Entre 1700 et 1800, les fromages d’Auvergne n’étaient pas à la mode car d’autres régions françaises avaient su améliorer leur production fromagère et les fromages étrangers avaient conquis une place de choix. Le XVIIIe siècle verra ainsi une tentative de fabrication de gruyère dans la région du Mont Dore, sous l’impulsion de l’intendant Trudaine qui y attirera des fromagers suisses. Le dédain des paysans auvergnats pour le gruyère provoquera le départ des suisses. De leur côté, les producteurs réussissaient à améliorer la fabrication du Saint-Nectaire.
Pendant la période de guerre de 1792 à 1815, de jeunes soldats auvergnats découvrent la Hollande. De retour au pays, ils mettent en pratique les méthodes de fabrication qu’ils y ont vues. Un comité composé de fromagers auvergnats se rend en Hollande à son tour pour parfaire l’application des méthodes de fabrication hollandaises dans la fabrication du Saint-Nectaire. De fait, la fabrication du Saint-Nectaire s’améliore entre 1830 et 1850 mais aussi elle augmente.

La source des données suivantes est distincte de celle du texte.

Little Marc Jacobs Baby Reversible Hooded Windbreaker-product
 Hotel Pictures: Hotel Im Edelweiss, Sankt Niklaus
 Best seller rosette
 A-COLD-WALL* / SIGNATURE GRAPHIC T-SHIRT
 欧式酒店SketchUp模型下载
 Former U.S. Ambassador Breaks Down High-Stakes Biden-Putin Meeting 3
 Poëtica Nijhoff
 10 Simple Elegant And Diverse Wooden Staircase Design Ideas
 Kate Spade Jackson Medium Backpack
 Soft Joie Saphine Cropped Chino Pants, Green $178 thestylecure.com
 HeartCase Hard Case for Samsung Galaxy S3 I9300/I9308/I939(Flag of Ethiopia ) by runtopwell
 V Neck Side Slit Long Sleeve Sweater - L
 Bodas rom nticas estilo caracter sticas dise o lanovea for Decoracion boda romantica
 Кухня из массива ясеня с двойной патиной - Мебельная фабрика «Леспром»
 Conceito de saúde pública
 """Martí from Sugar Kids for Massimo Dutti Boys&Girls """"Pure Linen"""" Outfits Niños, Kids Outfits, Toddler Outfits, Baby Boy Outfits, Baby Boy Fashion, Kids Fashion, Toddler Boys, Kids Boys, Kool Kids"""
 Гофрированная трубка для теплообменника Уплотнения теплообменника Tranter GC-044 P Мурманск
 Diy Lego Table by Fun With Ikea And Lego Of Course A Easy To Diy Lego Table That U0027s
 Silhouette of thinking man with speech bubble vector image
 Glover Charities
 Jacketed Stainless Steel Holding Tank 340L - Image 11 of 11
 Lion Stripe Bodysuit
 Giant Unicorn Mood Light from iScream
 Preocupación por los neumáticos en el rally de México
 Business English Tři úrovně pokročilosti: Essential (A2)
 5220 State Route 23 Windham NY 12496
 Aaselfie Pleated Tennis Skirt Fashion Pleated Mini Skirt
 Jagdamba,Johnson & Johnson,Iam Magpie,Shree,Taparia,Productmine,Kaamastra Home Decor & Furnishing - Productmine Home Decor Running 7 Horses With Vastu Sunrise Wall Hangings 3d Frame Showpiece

Dans la première moitié du XXe siècle, la production demeure à 100 % fermière, caractéristique des petites et moyennes propriétés. D’abord liée à un système économique autarcique où les villages producteurs - surtout en montagne - étaient particulièrement isolés, la production de Saint-Nectaire connaît une période de régression, entre 1929 et 1950, en raison d’un exode rural massif et d’une mécanisation déficiente. Bien que subissant le préjudice d’imitations venues d’autres régions de France ou d’Italie, le Saint-Nectaire ne fera pas partie de la première tentative de classification des fromages faite par le Ministère de l’Agriculture le 3 février 1934, ni dans le décret du 20 octobre 1936 définissant les 22 espèces de fromage dont on reconnaît la "dignité nationale". Il n’y apparaîtra qu’en 1941.
Cette situation va amener les producteurs, sous l'impulsion de Pierre Boyer, à s’unir pour défendre leurs intérêts en créant, en 1935, la Société d’Élevage et d’Amélioration des Produits Laitiers des Cantons de la Montagne de Besse et d’Issoire qui aboutira, après seulement 4 années, à n’avoir plus que 20 % de fromages imparfaits. Le jugement du Tribunal d’issoire du 1er décembre 1955 précisant que les fromages bénéficiant de l’appellation "Saint-Nectaire" doivent être fabriqués avec du lait de vache frais et entier, caillé avant refroidissement aussitôt après la traite précisera le cadre de la fabrication de Saint-Nectaire fermier.